Deutschland kann keinen Panzerstahl liefern.
Rheinmetall besaß vor dem russischen Angriff eine jährliche Kapazität von etwa 70.000 Granaten. Bereits in diesem Jahr rechnet der Dax-Konzern mit Kapazitäten in Höhe von 700.000. Mittelfristig sollen es 1,1 Millionen werden.
Dafür baut Rheinmetall in Unterlüß ein neues Artilleriewerk. Auch in Litauen entsteht eine neue Produktionsstätte. In der Ukraine plant das Unternehmen gemeinsam mit einem örtlichen Joint-Venture-Partner ebenfalls den Bau eines Artilleriewerks. Laut Papperger hätten bereits auch die USA und Indien bei Rheinmetall bezüglich Investitionen im Artilleriebereich angefragt.
Papperger rechnet mit 50 Milliarden Euro Marktkapitalisierung
Das Unternehmen arbeite zudem daran, die Lieferketten zu sichern. Dafür habe Rheinmetall im vergangenen Jahr rund 1,3 Milliarden Euro investiert. Ziel ist es, Lagerbestände von Sprengstoffen und Panzer- sowie Munitionsstahl für mehrere Jahre aufzubauen.

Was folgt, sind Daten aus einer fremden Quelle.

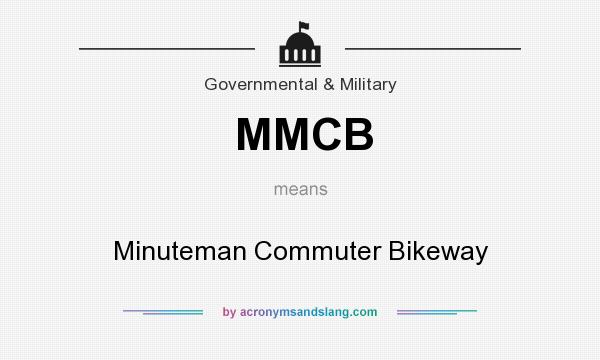 What does MMCB mean? It stands for Minuteman Commuter Bikeway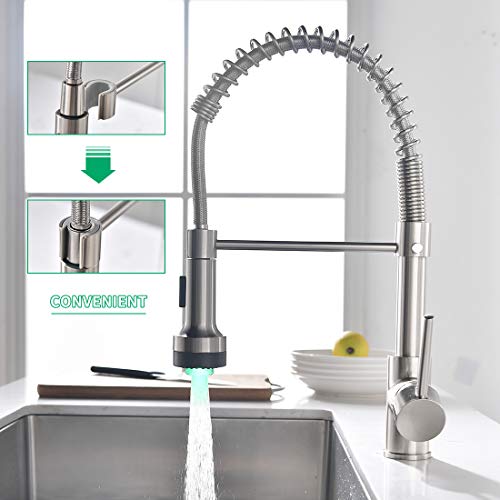 AIMADI Modern Kitchen Faucet Pull Down Sprayer,Stainless Steel Single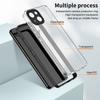 For iPhone 15 Case TPU+PC Clear Back Lens Protection Cellphone Cover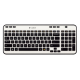 Logitech Wireless Keyboard K360 (Ivory) (920-003365)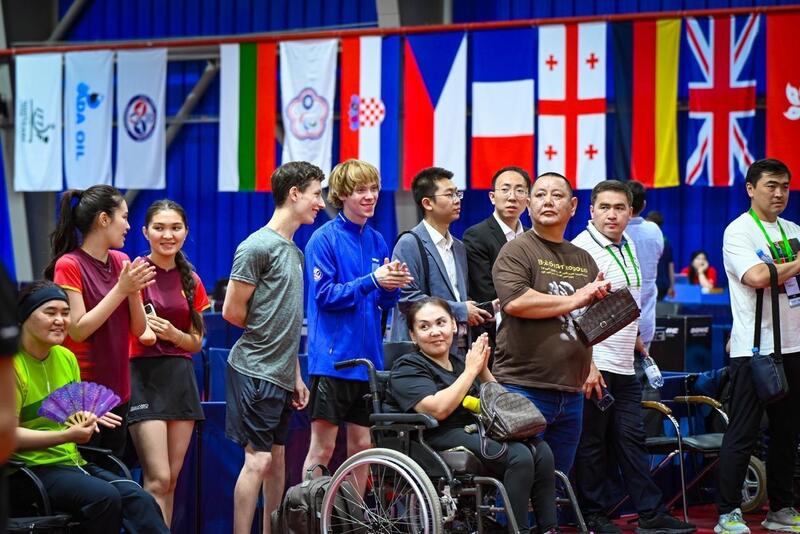 В Актобе состоялось торжественное открытие международного турнира ITTF World Para Future Aktobe 2026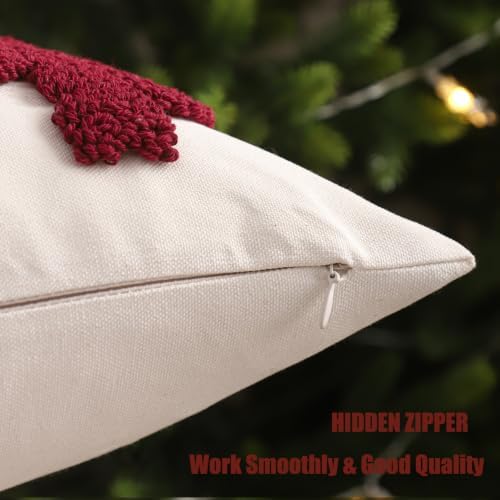 Christmas Candy Cane and Bow Throw Pillow Cover 18 x 18 Set of 2 - Image 3
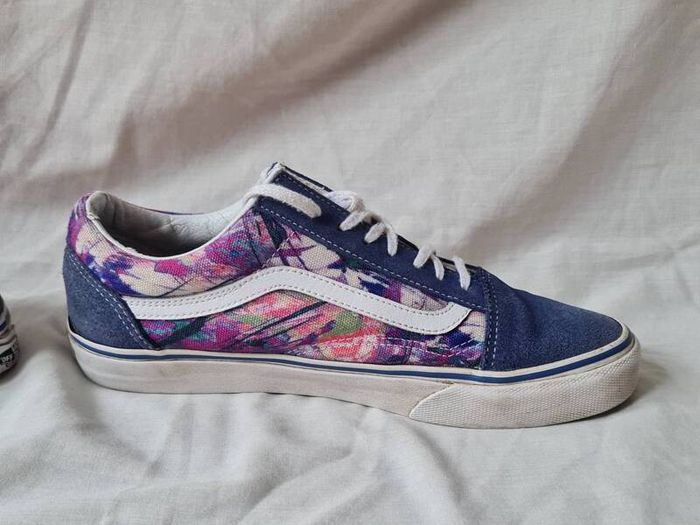 vans old skool multi paint Size 6 eu 37 blue I'm great condition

Das Problem: Derzeit verfügt Deutschland über keine Sprengstofffertigung. Ein Großteil des Sprengstoffs, der in Artilleriegranaten eingesetzt wird, komme von China, dem größten Sprengstoffhersteller der Welt.
Auch bei der Herstellung von Panzern ist Deutschland abhängig. „Deutschland kann keinen Panzerstahl liefern“, sagt Papperger. Thyssen-Krupp sei der einzige Lieferant dieses Spezialstahls gewesen. „Die haben die Produktion vor drei Jahren eingestellt“, sagt er. Rheinmetall beziehe den Panzerstahl mittlerweile vor allem aus Schweden.

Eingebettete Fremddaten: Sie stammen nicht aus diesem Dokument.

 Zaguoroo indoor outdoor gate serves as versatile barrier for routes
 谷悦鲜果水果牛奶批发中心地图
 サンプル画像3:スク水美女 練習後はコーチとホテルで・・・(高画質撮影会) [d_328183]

Insgesamt rechnet der Rheinmetall-Chef damit, dass die Rüstungsbranche rund zehn Jahre produzieren müsse, um die Depots der Bundeswehr im Sinne der von Verteidigungsminister Boris Pistorius proklamierten „Kriegsfähigkeit“ auffüllen zu können.
Dementsprechend selbstbewusst blickt er auf die Zukunft des Dax-Konzerns. Die aktuelle Marktkapitalisierung von rund 22 Milliarden Euro könnte laut dem Vorstandsvorsitzenden mittelfristig auf etwa 50 Milliarden Euro mehr als verdoppelt werden.